EmbraceRace: One thing I wanted to underline, because we didn't do it upfront. EmbraceRace, we talk about supporting, bringing resources, and community to support parents, educators, other adults in the lives of children, so that those children can be thoughtful, informed, and brave about race, that's what we say. We're usually talking about practices and the practices and the knowledge that adults need to do that work and the community they need, where it's rare for us to talk specifically focused on policy issues and agency practice and so on. But the thing that we didn't make clear that I hope our audience realizes, and I do want to underline here is, the things that two of you are talking about, and many more things, of course that we can talk about, form a crucial part of the backdrop on which ideas about race and expressions of race.
And when you think about what the two of you are saying, how that's manifested in schools, including in virtual contexts, right? How it's manifesting in neighborhoods, in families. Yes, when we have these standardized test scores and those results come, think about how that will be formulated in racial terms, those outcomes, whether explicitly or implicitly. I mean, that is the backdrop against which all of us are raising or nurturing the children in our lives, right? And much more could be said about that, so I just wanted to be clear, it's very, very relevant.
We're so pleased that you came on and were willing to have this conversation and share. And thank you to everyone out there, as well.
And as Massachusetts residents, Nancy, we hope that you'll be able to sing the praises of the Massachusetts legislature in the way the Stephan is beginning to sing the praises of the Washington State.
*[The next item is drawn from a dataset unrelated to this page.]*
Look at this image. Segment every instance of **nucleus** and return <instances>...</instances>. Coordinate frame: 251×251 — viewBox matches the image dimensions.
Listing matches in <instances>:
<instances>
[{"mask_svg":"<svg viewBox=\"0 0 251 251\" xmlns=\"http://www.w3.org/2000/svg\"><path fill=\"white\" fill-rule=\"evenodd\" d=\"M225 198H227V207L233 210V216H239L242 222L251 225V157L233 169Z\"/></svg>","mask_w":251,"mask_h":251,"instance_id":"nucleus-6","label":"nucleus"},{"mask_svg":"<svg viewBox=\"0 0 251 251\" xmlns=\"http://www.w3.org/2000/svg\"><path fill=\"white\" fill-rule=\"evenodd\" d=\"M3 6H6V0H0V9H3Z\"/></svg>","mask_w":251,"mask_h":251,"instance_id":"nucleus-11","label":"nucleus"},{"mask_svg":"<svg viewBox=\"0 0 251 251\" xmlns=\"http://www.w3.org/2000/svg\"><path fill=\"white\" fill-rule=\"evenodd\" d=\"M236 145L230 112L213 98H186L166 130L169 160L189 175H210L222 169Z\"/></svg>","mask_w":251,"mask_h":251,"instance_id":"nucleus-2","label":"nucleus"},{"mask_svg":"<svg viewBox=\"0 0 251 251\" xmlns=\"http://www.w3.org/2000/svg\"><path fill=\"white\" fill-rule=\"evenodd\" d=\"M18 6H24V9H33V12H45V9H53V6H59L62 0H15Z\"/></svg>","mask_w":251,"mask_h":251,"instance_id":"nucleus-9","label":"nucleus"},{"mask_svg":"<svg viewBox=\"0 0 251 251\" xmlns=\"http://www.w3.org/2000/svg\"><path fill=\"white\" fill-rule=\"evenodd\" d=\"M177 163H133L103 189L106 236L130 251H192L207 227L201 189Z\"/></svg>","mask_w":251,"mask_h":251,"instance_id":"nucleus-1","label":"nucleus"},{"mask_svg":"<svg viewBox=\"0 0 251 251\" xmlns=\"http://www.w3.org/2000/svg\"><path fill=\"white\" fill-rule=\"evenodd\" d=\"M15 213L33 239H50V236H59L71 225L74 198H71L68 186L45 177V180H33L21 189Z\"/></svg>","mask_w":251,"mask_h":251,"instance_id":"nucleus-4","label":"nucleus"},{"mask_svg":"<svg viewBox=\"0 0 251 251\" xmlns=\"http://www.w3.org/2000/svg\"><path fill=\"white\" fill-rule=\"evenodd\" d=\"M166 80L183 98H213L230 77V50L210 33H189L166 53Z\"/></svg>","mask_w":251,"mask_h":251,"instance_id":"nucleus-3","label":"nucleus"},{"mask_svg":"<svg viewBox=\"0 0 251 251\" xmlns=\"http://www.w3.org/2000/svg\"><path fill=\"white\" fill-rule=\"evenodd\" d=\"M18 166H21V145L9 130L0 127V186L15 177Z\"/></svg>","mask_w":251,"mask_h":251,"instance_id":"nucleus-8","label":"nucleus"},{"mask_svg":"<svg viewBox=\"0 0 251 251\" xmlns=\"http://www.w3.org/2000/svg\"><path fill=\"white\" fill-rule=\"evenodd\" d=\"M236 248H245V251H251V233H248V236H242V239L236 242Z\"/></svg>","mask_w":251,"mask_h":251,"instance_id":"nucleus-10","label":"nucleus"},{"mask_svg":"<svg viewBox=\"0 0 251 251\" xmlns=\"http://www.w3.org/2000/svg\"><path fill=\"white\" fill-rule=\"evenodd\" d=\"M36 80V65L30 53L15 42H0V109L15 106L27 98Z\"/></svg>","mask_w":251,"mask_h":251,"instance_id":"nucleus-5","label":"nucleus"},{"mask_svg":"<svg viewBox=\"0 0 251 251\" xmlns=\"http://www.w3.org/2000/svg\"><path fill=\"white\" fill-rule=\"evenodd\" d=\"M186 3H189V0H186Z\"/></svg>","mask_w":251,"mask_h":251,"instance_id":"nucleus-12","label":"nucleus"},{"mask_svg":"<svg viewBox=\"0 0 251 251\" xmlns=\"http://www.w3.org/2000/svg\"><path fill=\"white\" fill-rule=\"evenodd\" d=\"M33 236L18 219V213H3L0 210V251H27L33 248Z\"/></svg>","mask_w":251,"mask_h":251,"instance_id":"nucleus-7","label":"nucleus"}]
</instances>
Nancy Allen-Scannell: Absolutely. There's lots to say about them. And if you are from Massachusetts, you can visit us at childrensmentalhealthcampaign.org, to learn a bit more about our policy, agenda, and to get involved in it.
Dr. Stephan Blanford: Thank you for having us.
EmbraceRace: Now, it's M&M and peanut butter time, right?
Nancy Allen-Scannell: After the Reese's Cups.
EmbraceRace: Peanut butter M&Ms. Yeah. And thank you to those who came and to all those, the interpreters, and others who helped us make this possible. Thank you so much. Good night.